Introduction

L’étude avait pour objectif d’explorer les représentations, le vécu, les pratiques des enseignants quant à l’accompagnement d’élèves malades, en situation palliative et/ou en fin de vie à l’école a priori et a posteriori. Il s’agissait également de fournir des pistes pour ajuster l’accompagnement des enseignants et des équipes de soins palliatifs pédiatriques.

Méthodologie

27 enseignants de primaire et secondaire ont été interrogés. 18 n’avaient jamais été confrontés à la scolarisation d’un élève en situation palliative, et 9 y avaient déjà été confrontés (il y a plus de 3 mois et il y a moins de 10 ans). 27 entretiens semi-directifs ont été conduits par une psychologue clinicienne et chercheuse, par visioconférence, puis retranscrits intégralement. Les entretiens ont fait l’objet d’un codage manuel. Les participants ont été recrutés par la diffusion d’un appel dans les réseaux de la SFAP et de la Société de Soins Palliatifs Pédiatriques.

Enseignants non-confrontés : représentations de la situation

Pour les enseignants non confrontés, la scolarisation en milieu ordinaire d’un enfant en situation palliative apparaît comme difficile, très inconnue et ainsi complexe à imaginer. Pour ce type de situation, ils se représentaient davantage une scolarisation ajustée comme à l’hôpital ou à domicile. En y réfléchissant, ils sont toutefois nombreux à pouvoir envisager cette situation, si celle-ci a du sens et avec des aides. La moitié d’entre eux évoque le sens et l’intérêt d’une scolarité en milieu ordinaire pour l’enfant. Ils précisent bien sûr que tout cela dépendra de nombreux facteurs.

 

Enseignants non-confrontés : difficultés envisagées

Les enseignants non confrontés s’interrogent notamment sur la communication autour de cette situation (peut-on en parler et comment ? que dire ?) et le vécu des autres élèves dans la classe. De manière générale, ils se questionnent sur la façon de gérer la situation vis-à-vis de l’élève, mais aussi sur la gestion de l’aspect émotionnel induit par cette situation spécifique.
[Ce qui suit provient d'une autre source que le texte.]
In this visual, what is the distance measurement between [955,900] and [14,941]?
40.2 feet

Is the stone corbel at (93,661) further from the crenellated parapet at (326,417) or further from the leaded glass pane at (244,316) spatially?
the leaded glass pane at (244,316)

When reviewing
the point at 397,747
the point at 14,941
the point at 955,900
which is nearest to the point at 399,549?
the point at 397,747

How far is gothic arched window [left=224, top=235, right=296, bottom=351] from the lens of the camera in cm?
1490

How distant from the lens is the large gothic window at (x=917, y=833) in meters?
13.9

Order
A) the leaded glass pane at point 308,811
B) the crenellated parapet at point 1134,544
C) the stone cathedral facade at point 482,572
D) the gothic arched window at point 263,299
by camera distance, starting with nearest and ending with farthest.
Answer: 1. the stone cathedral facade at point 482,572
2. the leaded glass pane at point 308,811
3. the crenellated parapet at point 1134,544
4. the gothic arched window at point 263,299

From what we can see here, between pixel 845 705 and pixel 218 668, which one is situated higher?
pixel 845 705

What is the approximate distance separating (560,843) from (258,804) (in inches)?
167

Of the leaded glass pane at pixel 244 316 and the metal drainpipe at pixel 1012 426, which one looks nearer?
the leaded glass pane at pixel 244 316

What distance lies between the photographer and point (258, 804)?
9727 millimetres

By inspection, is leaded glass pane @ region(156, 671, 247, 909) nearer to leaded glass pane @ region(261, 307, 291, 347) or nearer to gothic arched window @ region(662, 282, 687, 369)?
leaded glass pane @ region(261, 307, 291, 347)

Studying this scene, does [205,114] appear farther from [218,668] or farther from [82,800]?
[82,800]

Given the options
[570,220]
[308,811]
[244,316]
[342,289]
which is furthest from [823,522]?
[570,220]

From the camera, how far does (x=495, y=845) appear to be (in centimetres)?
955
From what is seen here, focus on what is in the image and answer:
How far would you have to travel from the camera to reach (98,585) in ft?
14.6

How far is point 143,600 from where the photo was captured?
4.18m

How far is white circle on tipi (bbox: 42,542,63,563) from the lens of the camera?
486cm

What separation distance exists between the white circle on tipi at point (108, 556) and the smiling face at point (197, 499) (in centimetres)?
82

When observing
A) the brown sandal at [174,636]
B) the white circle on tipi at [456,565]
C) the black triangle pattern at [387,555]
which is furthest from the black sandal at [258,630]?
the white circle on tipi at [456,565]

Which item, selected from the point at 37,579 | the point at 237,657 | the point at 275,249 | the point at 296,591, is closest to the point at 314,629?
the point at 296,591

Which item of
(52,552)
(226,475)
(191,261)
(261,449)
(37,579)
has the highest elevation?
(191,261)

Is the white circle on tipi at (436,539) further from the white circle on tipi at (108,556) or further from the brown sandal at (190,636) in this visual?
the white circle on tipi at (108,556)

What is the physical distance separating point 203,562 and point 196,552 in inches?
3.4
Enseignants non-confrontés : ressources imaginées

Parmi les ressources et besoin imaginés, les enseignants non-confrontés interrogés évoquent l’idée d’un accompagnement renforcé et pluridisciplinaire, une collaboration entre équipe pédagogique et équipe soignante et le recours à un ou une psychologue. Travailler en équipe et ne pas être seul leur paraît important. Pour eux, la famille (l’enfant comme ses parents) et leurs demandes ainsi que les autres élèves du groupe-classe peuvent également être des éléments ressources.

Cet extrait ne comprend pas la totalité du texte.